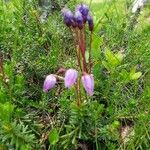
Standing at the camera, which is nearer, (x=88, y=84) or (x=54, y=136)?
(x=88, y=84)

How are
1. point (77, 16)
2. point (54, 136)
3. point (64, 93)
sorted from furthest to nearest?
point (64, 93), point (54, 136), point (77, 16)

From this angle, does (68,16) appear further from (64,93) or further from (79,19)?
(64,93)

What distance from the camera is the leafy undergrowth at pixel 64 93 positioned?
200 centimetres

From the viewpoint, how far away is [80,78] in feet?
6.47

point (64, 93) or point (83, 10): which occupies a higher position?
point (83, 10)

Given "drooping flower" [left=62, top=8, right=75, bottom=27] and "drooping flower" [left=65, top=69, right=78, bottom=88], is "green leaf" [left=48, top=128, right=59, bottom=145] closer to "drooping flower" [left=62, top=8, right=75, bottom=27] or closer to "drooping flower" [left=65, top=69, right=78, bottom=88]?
"drooping flower" [left=65, top=69, right=78, bottom=88]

__________________________________________________

* SET EXERCISE
Repeat the material above in full and unchanged, minus its images.

* SOLUTION BELOW
Standing at the camera, which is nearer, (x=88, y=84) or (x=54, y=136)?
(x=88, y=84)

How are
1. point (77, 16)
2. point (54, 136)
3. point (64, 93)
sorted from furthest to nearest?
point (64, 93), point (54, 136), point (77, 16)

From this angle, does (68,16) appear further from (64,93) or further from (79,19)?
(64,93)

What distance from the camera is the leafy undergrowth at pixel 64 93 positioned?
200 centimetres

From the viewpoint, how far away is [80,78] in feet?
6.47

point (64, 93) or point (83, 10): which occupies a higher position?
point (83, 10)

Given "drooping flower" [left=62, top=8, right=75, bottom=27] and "drooping flower" [left=65, top=69, right=78, bottom=88], is "green leaf" [left=48, top=128, right=59, bottom=145] closer to "drooping flower" [left=62, top=8, right=75, bottom=27] or closer to "drooping flower" [left=65, top=69, right=78, bottom=88]?
"drooping flower" [left=65, top=69, right=78, bottom=88]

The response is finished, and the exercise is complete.